## Problem Statement 

You need to build a model that is able to classify customer complaints based on the products/services. By doing so, you can segregate these tickets into their relevant categories and, therefore, help in the quick resolution of the issue.

You will be doing topic modelling on the <b>.json</b> data provided by the company. Since this data is not labelled, you need to apply NMF to analyse patterns and classify tickets into the following five clusters based on their products/services:

* Credit card / Prepaid card

* Bank account services

* Theft/Dispute reporting

* Mortgages/loans

* Others 


With the help of topic modelling, you will be able to map each ticket onto its respective department/category. You can then use this data to train any supervised model such as logistic regression, decision tree or random forest. Using this trained model, you can classify any new customer complaint support ticket into its relevant department.

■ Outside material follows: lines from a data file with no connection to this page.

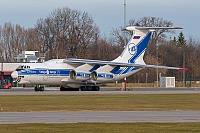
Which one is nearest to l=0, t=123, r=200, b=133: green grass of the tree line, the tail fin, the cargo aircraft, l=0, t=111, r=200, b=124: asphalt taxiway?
l=0, t=111, r=200, b=124: asphalt taxiway

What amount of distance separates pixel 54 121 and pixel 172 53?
327 feet

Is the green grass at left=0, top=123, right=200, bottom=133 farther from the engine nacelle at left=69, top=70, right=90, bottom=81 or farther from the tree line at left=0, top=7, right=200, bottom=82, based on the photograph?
the tree line at left=0, top=7, right=200, bottom=82

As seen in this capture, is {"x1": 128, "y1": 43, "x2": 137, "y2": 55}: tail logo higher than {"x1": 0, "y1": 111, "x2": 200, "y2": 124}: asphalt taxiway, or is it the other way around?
{"x1": 128, "y1": 43, "x2": 137, "y2": 55}: tail logo

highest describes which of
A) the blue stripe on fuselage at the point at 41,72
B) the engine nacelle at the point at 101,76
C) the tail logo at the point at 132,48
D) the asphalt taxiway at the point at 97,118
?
the tail logo at the point at 132,48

## Pipelines that needs to be performed:

You need to perform the following eight major tasks to complete the assignment:

1.  Data loading

2. Text preprocessing

3. Exploratory data analysis (EDA)

4. Feature extraction

5. Topic modelling 

6. Model building using supervised learning

7. Model training and evaluation

8. Model inference

## Importing the necessary libraries

In [None]:
# We used Jarvis so kept all the below install/download command

!pip install spacy
!pip install plotly
!pip install wordcloud

import nltk, spacy
nltk.download('stopwords')
nltk.download('punkt')
nltk.download('wordnet')

!python -m spacy download en_core_web_sm

In [None]:
# importing all the libraries

import json 
import numpy as np
import pandas as pd

import re, nltk, spacy, string

from nltk.tokenize import word_tokenize
from nltk.corpus import stopwords
from nltk.stem import WordNetLemmatizer

import seaborn as sns
import matplotlib.pyplot as plt
%matplotlib inline

from plotly.offline import plot
import plotly.graph_objects as go
import plotly.express as px

from sklearn.feature_extraction.text import CountVectorizer, TfidfVectorizer
from pprint import pprint

# Suppressing Warnings
import warnings
warnings.filterwarnings('ignore')

## Loading the data

The data is in JSON format and we need to convert it to a dataframe.

In [None]:
# Opening JSON file.
# Write the path to your data file and load it 
f = open('complaints-2021-05-14_08_16.json', 'r')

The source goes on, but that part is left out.